What does it mean? What it means, Jay Alexander in his commentary says, is that the high places are the conquered cities. We are going forth conquering by riding on the high places. He’ll feed you with the heritage of Jacob your father. You’re going to prosper. You’re not going to be the tail. You’re going to be the head in the culture. You’re going to have an effect on Oregon City. I will send you into the high places of Oregon City to rule this city for the Lord Jesus Christ if you honor this day by cessation from work, by cessation from commerce, by attending to God’s word, by gathering with God’s people, and by engaging in acts of benevolence and kindness.

You do these things, and you will be the repairer of the breach, the builder of streets to live in, the bringer of joy to Oregon City and to the world. The Lord’s Day is about celebration.

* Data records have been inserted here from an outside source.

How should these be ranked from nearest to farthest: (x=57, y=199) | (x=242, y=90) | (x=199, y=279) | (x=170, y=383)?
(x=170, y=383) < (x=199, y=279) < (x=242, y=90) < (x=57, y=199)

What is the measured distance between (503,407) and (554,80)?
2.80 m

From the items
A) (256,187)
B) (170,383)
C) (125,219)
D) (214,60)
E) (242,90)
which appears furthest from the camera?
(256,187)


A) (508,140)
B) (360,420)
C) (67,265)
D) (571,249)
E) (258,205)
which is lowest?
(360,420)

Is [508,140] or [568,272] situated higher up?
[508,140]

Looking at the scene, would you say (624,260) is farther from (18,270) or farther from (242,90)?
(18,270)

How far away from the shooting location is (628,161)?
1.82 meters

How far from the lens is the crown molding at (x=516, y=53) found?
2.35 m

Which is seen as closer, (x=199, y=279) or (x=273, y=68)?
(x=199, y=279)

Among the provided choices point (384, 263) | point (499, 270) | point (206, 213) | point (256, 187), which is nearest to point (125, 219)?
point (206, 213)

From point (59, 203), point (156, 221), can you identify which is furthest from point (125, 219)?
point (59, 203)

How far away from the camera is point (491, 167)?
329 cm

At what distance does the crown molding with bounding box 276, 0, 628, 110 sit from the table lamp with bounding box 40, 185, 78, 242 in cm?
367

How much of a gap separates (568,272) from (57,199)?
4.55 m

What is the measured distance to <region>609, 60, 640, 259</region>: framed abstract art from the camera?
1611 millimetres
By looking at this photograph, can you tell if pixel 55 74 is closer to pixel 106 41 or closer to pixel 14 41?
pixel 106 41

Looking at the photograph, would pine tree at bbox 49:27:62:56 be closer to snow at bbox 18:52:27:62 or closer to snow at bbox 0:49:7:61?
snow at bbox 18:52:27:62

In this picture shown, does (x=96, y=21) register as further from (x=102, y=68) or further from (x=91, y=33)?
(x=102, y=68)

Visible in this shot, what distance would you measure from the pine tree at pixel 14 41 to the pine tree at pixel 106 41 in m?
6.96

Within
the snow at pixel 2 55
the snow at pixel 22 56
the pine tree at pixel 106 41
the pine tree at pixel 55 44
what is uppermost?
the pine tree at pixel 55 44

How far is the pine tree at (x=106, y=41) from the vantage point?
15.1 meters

Children’s outline, six, seven, eight, and nine. Let’s do them.

What things should we not do on the Lord’s day? Work and buy. Shouldn’t work, except apart from necessary work. Shouldn’t buy, apart from necessary commerce.

What things should we do? Rest. Worship.

You see the correlation? We don’t work. We rest. We don’t buy and involve ourselves in commerce. We worship.

You know, if I go to a store tomorrow and I buy something, it’s easier seen in a village with a guy I was in Poland a year ago. Brought back a glass engraved to my wife. The guy was there etching these glasses, beautiful etching, and he does it for free. Hard and I were there. Couldn’t believe the glass where we could buy. You buy it from this craftsman and he’s right there. See, that’s village culture. A little more harder to see in big-city culture, but commerce is about the exchange of people. That glass is him. He’s done something there. He’s giving you part of him, and you’re giving him part of you. The money that you’ve earned becomes part of your blessings, and you’re giving yourself a little bit of yourself to him. Commerce is about the exchange of people. It’s fellowship. It’s, you know, it’s people getting together with people. That’s what it is.

And on the Lord’s day, we don’t do that. Instead, we get together and we enact this commerce with Christ. We bring nothing, and he gives us everything. And we enact this commerce with each other. We speak God’s words to one another, encourage each other in the faith, and we build each other up. And we recognize that if we do that right, that tomorrow when you go and buy a loaf of bread, it’s a different deal.

Tomorrow when you go and buy a loaf of bread and there’s a store clerk there, you think of the clerk as—a little more complicated in an urban culture with a lot of specialization of labor. You see, there’s a transaction of people going on in commerce. So we’ve forgotten every bit of that. We think it’s just about goods and services unconnected to people. People make everything. There’s nothing that people don’t make that’s exchanged in commerce, at least that I can think of.

So we don’t buy and sell, but we do worship by convocating with the great giver of gifts, and we give each other gifts of our persons themselves.

Eight. What things might we do on the Lord’s day? Permissible: help and play. Don’t have to do benevolence works every Lord’s day, but it’s a focus of it. Don’t have to play or engage in leisurely activities, recreational activities, but it’s permissible because the scriptures say that the new moons and the festival days were times of recreation and festivity.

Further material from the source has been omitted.